The Global X U.S. Infrastructure Development ETF (PAVE) solves that problem. PAVE tries to reflect the performance of the Indxx U.S. Infrastructure Development Index, which is comprised of companies focused on domestic infrastructure development, including those involved in construction and engineering; production of infrastructure raw materials, composites and products; industrial transportation; and producers/distributors of heavy construction equipment.
“America’s outdated infrastructure is in dire need of a 21st century overhaul – a D+ grade from the American Society of Civil Engineers’ (ASCE) says as much,” said Global X in a recent research note. “Deteriorating roads, waterways, airports, and seaports more than just inconvenience the American people; they are liabilities to the country’s economic future, affecting employment, productivity, public health, and the average quality of life.”

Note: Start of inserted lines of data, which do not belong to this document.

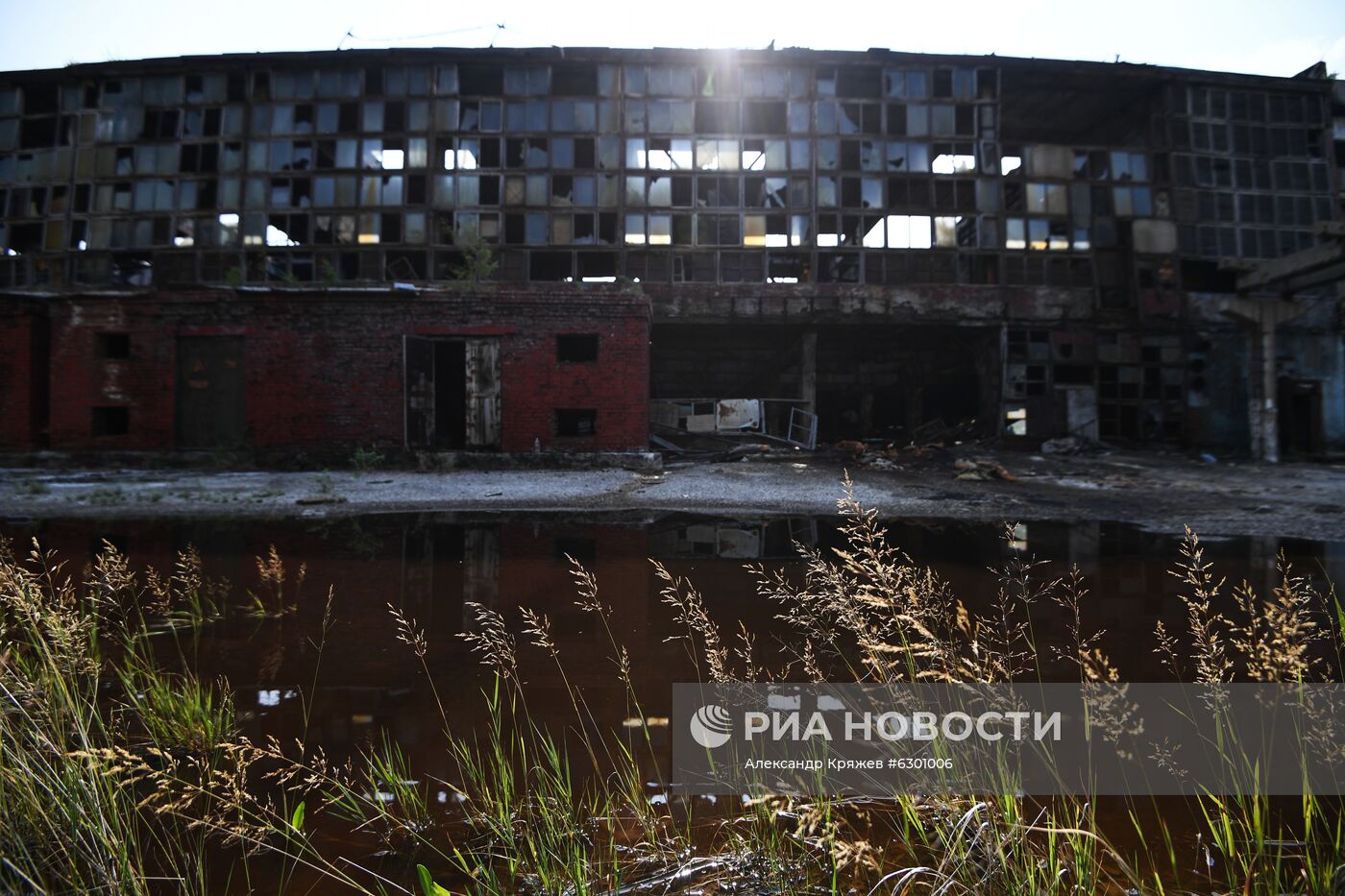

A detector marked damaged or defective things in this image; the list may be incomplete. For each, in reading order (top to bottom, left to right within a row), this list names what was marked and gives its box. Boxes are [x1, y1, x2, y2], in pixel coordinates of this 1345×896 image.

rusty metal door [175, 334, 246, 447]
rusty metal door [404, 334, 435, 447]
rusty metal door [465, 334, 502, 447]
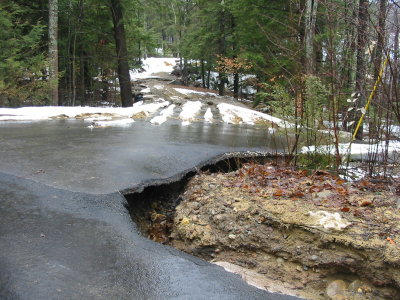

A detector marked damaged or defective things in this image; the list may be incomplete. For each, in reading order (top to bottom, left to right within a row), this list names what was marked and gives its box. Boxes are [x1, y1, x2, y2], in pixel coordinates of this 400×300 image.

cracked asphalt [0, 120, 296, 298]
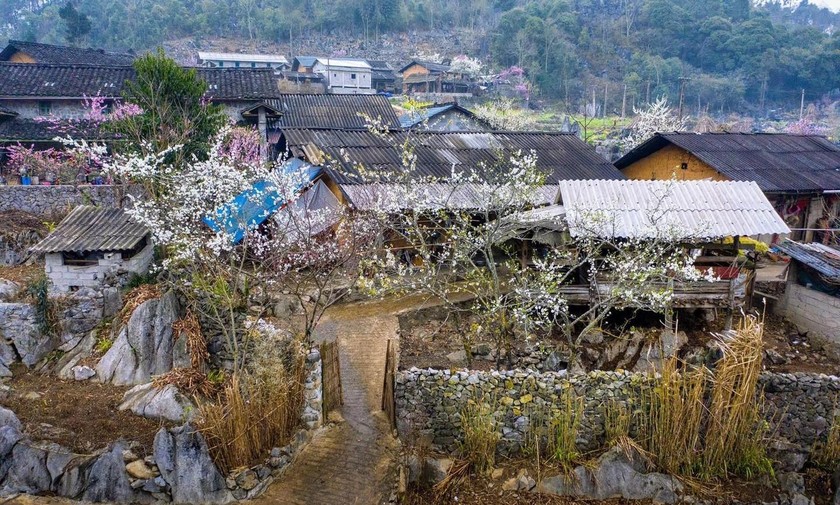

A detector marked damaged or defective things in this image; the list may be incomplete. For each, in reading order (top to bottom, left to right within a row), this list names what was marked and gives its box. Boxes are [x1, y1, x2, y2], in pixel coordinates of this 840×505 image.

rusty metal roof [268, 94, 402, 130]
rusty metal roof [282, 129, 624, 184]
rusty metal roof [612, 131, 840, 192]
rusty metal roof [30, 205, 149, 252]
rusty metal roof [556, 179, 788, 238]
rusty metal roof [776, 239, 840, 282]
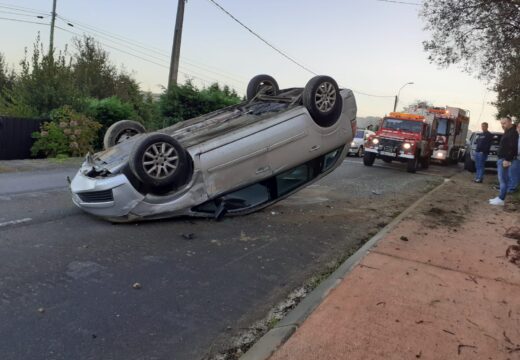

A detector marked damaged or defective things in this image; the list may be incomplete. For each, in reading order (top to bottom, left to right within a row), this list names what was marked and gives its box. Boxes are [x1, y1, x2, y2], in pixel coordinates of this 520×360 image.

PAVE focuses largely on domestic infrastructure, as companies must be listed in and derive more than 50% of their revenue from the US. The fund may include large-, mid-, and small-cap companies.
As has been widely noted, infrastructure ETF such as PAVE could be in focus this year with 2020 being a presidential election year.
“But the 2020 presidential election should bring the infrastructure debate into the spotlight,” according to Global X. “Candidates across the political spectrum are articulating their infrastructure development plans. Presidential hopefuls, policymakers and investors alike should look beyond headline dollar amounts, which will be in the trillions of dollars, and focus on more nuanced details around what tomorrow’s infrastructure ought to look like.”
The $185 million PAVE could also be a credible play for long-term investors because infrastructure needs aren’t confined to election years.
“The US requires $2T of additional investment over the next 10 years to adequately repair and replace existing infrastructure,” notes Global X. “Funding needs to span myriad segments from physical infrastructure to the systems that enable commerce, transportation, and a functional society, representing possible investment across many sectors, industries, and end-markets.”